(RECORDS FOR PROCESSING)

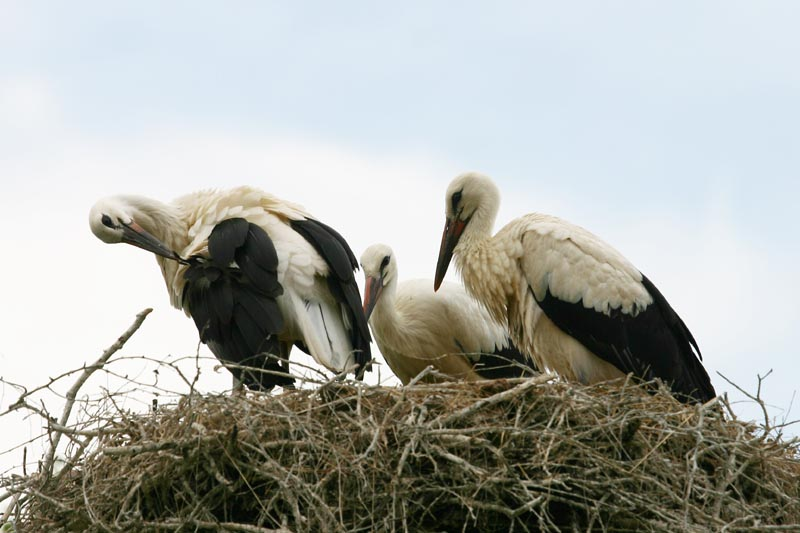 White_Stork_family_thumb.jpg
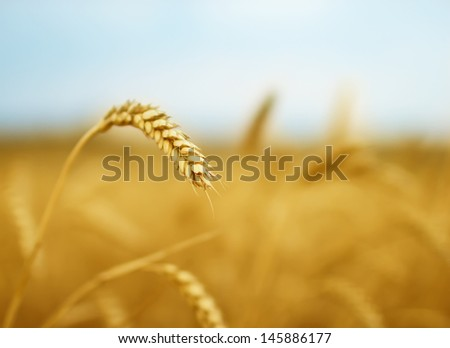 Yellow grain ready for harvest #145886177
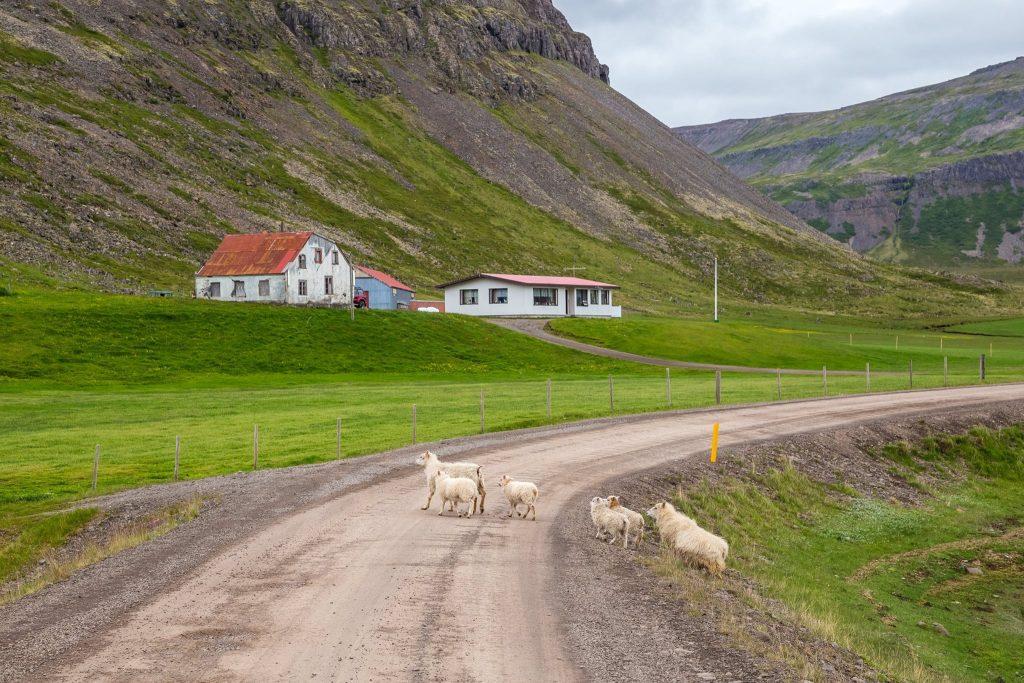 Organizzare un viaggio Low cost in Islanda: itinerario, consigli, mappe e indirizzi utili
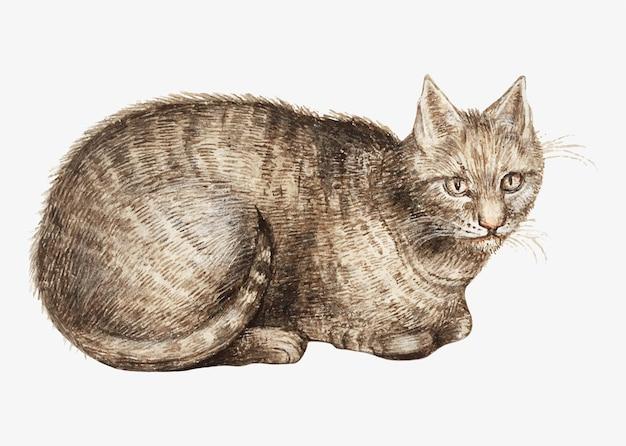 Кот в винтажном стиле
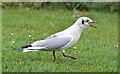 J4968 : Black-headed gull, Islandhill, Comber (2) by Albert Bridge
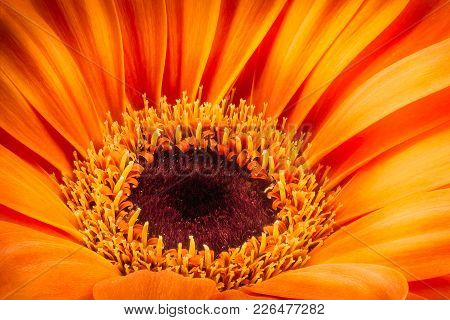 Orange Gerbera Flower Isolated On White Background. Macro Photography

(End RECORDS FOR PROCESSING)

> PROBLEM TO SOLVE: From the first line to the last, print the records exactly; leave out the pictures.

> SOLUTION TO THIS TASK:
 White_Stork_family_thumb.jpg
 Yellow grain ready for harvest #145886177
 Organizzare un viaggio Low cost in Islanda: itinerario, consigli, mappe e indirizzi utili
 Кот в винтажном стиле
 J4968 : Black-headed gull, Islandhill, Comber (2) by Albert Bridge
 Orange Gerbera Flower Isolated On White Background. Macro Photography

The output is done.